To compile the tagger, make sure that a C compiler (GCC) is available and follow the instructions below. As compilation for Linux and especially Windows may be a little tricky, I also distribute the compiled Brill tagger together with the Dutch language model:

Compilation

  1. Download the original Brill tagger implementation (1.3 MB) and unpack the source code:
    wget http://cosmion.net/jeroen/software/brill_pos/RBT1_14.tgz
    tar xzf RBT1_14.tgz
    This creates a directory RULE_BASED_TAGGER_V1.14/

  2. Compile the tagger as follows:
    cd RULE_BASED_TAGGER_V1.14/
    make
    
    During the compilation you may get some warnings, and after completion the necessary executables, tagger, start-state-tagger, and final-state-tagger can be found in the directory Bin_and_Data/

    Note: when compiling under Cygwin, make sure that the packages 'gcc', 'make', and 'tcsh' are installed. Change 'SHELL = /bin/csh' to 'SHELL = /bin/tcsh' in the file Makefile.

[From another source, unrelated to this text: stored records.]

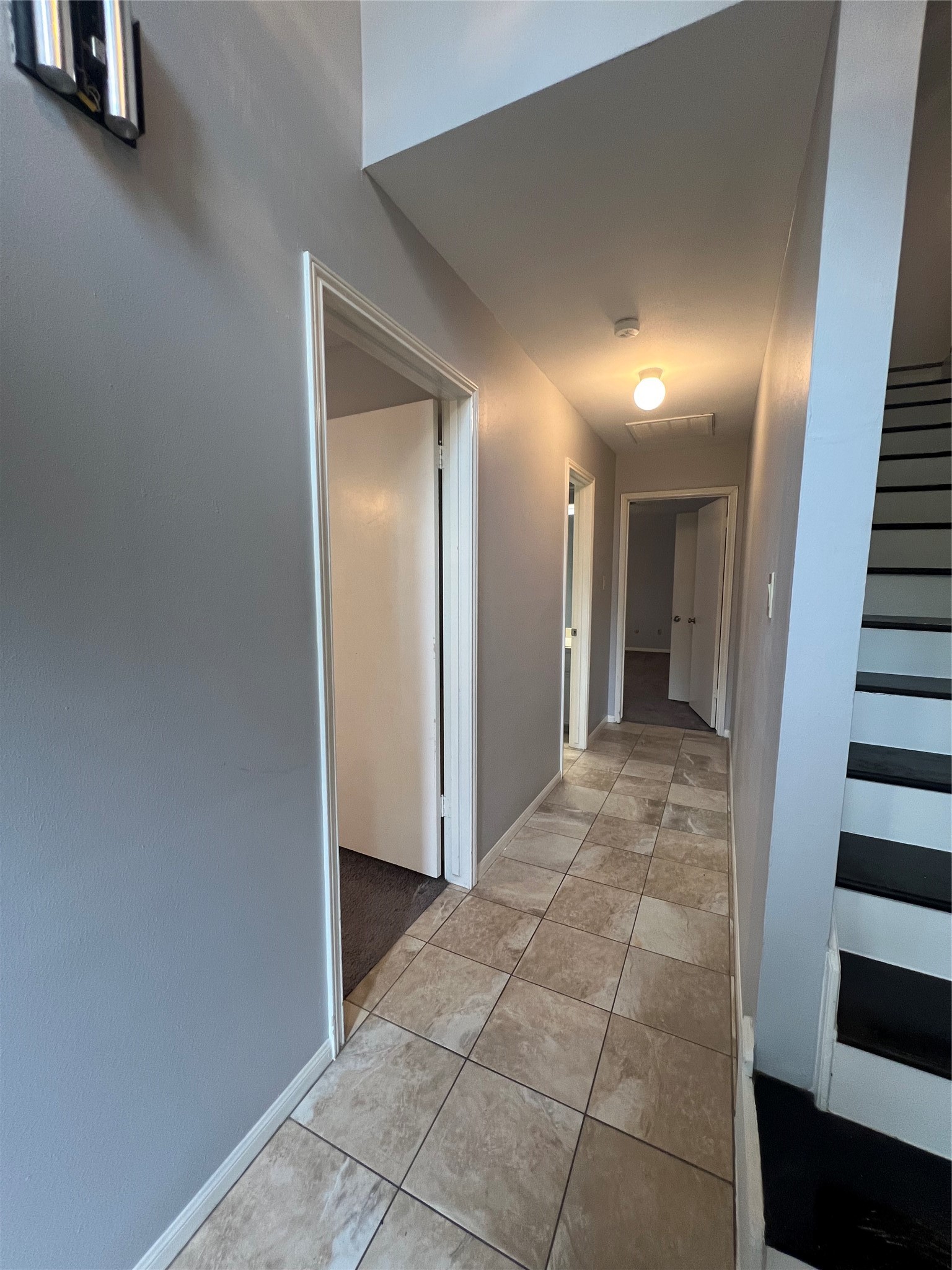 2015 Hamlin Valley Drive Houston, TX 77090 - Photo 15 of 31 a view of a hallway with wooden cabinets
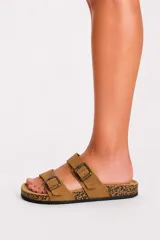 Sandalia plana de color tostado con diseño de tiras cruzadas y doble tira superior con hebillas metálicas ajustables, plantilla estilo corcho y suela negra.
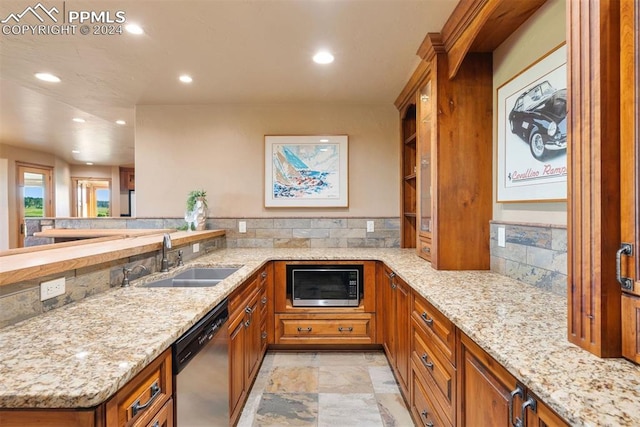 kitchen with appliances with stainless steel finishes, kitchen peninsula, sink, and light stone counters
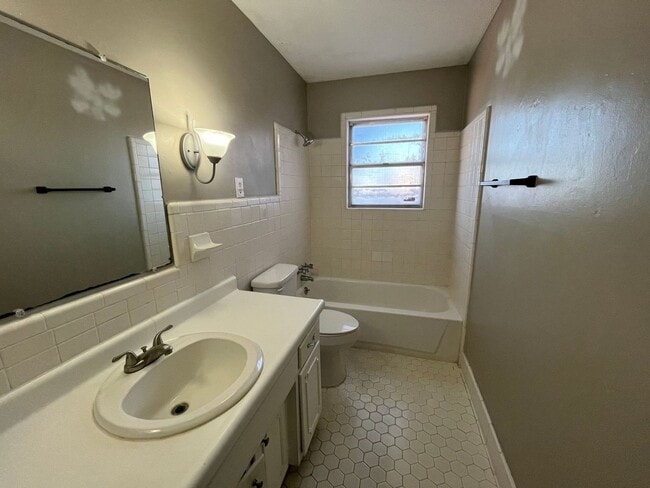 Building Photo - Renovated 4 Bedroom 2 Bath Home with Carport and Double Garage!!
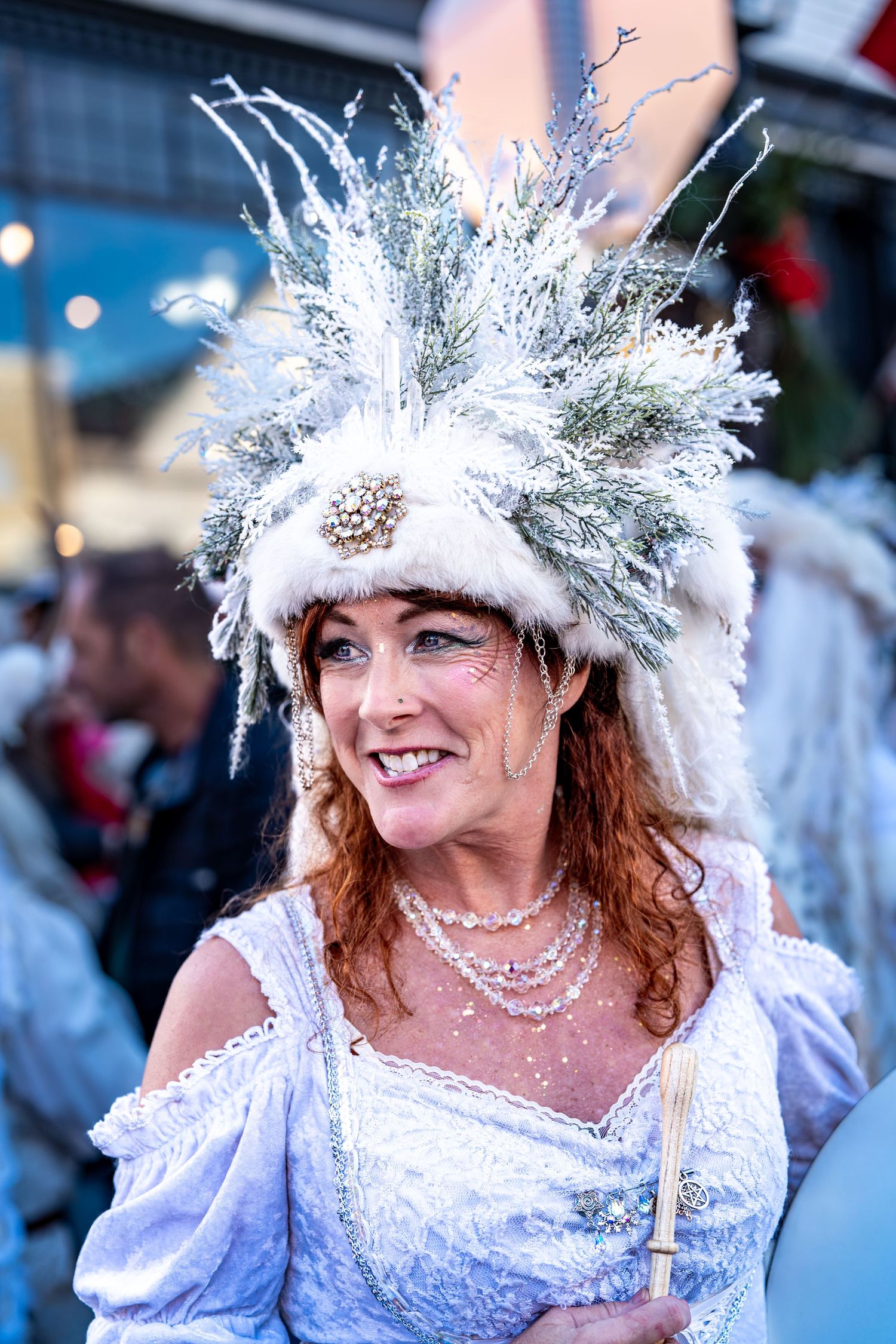 A festive winter scene featuring an elaborate white and silver costume with crystalline headpiece.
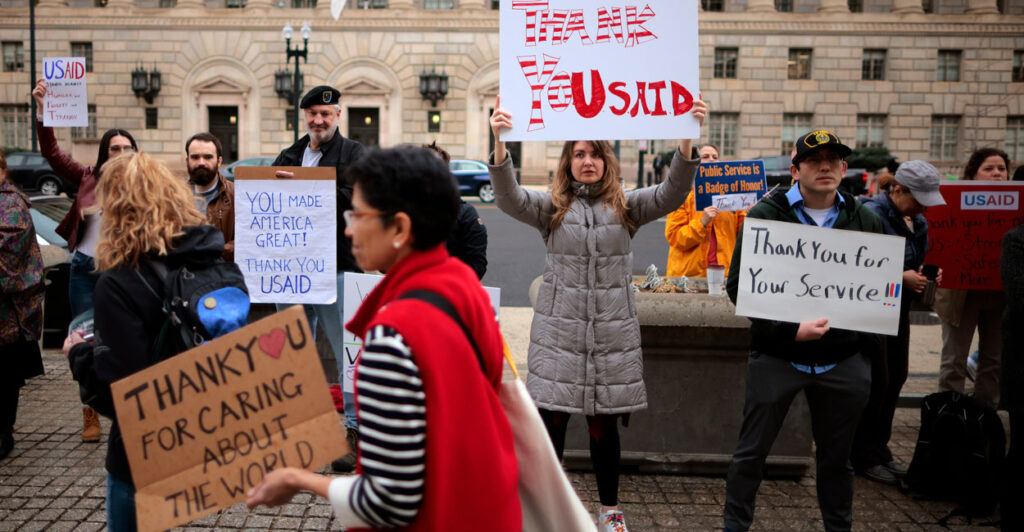 Supporters hold signs as former USAID employees are terminated after the Trump administration dismantled the agency.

  3. Download and extract the Dutch language model (308 KB) and place it in the Bin_and_Data/ directory:
    cd Bin_and_Data/
    wget http://cosmion.net/jeroen/software/brill_pos/BRILL_NL.tgz
    tar xzf BRILL_NL.tgz
  4. With the text to be tagged, e.g. "de man loopt", in the file input.txt, the Brill-NL tagger should be executed as follows:
    ./tagger brill_LEXICON.jg input.txt brill_BIGBIGRAMS.jg \
    brill_LEXRULES.jg brill_CONTEXTRULES.jg 2>/dev/null
    which generates the following output:
    de/Art(bep,zijd_of_mv,neut) man/N(soort,ev,neut) loopt/V(intrans,ott,3,ev)

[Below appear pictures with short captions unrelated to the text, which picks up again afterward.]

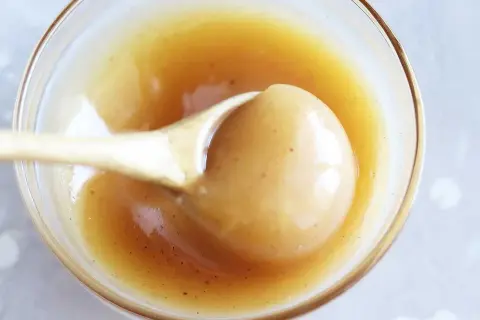 En sked lyfter krämig kolasås ur en skål. Perfekt för ditt kolasås recept!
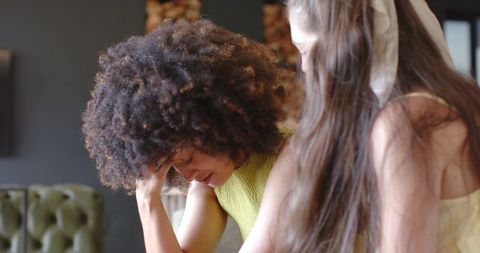 Comforting friend offering emotional support to woman holding head on living room sofa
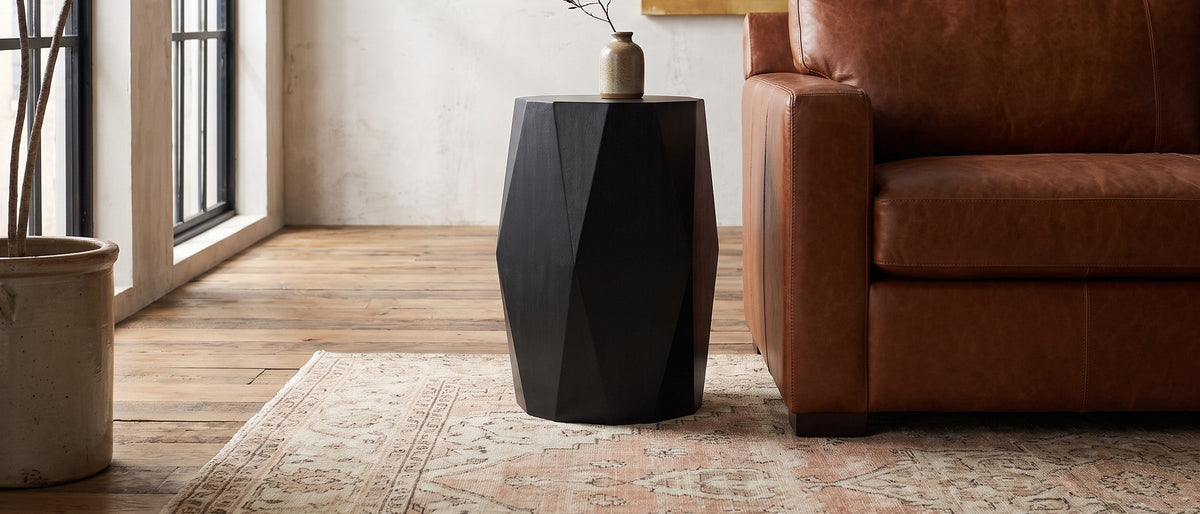 Miglionico Black Mango Wood Faceted Drum Side Table in the room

    Note: If ./tagger complains about not being able to find start-state-tagger and final-state-tagger, add the full path of the Bin_and_Data/ directory to the PATH environment variable. To add the full path in Bash, execute e.g.: export PATH=$PATH:~/RULE_BASED_TAGGER_V1.14/Bin_and_Data/

If the Brill-NL tagger is used in academic work, an acknowledgement would be appreciated. For any questions or comments, please do not hesitate to contact me.

References

[1] Thorsten Brants' TnT POS-tagger extern link.
[2] Kristina Toutanova's Log-linear POS tagger extern link.
[3] Uit den Boogaart (1975) Woordfrequenties in geschreven en gesproken Nederlands. Oosthoek, Scheltema & Holkema, Utrecht.
[4] Berghmans, J. (1994) WOTAN, een automatische grammatikale tagger voor het Nederlands. Dept. of Language and Speech, University of Nijmegen.
[5] Brill, E. (1995) Transformation-based error-driven learning and natural language processing: A case study in part of speech tagging. Computational Linguistics, 21(4):543--565.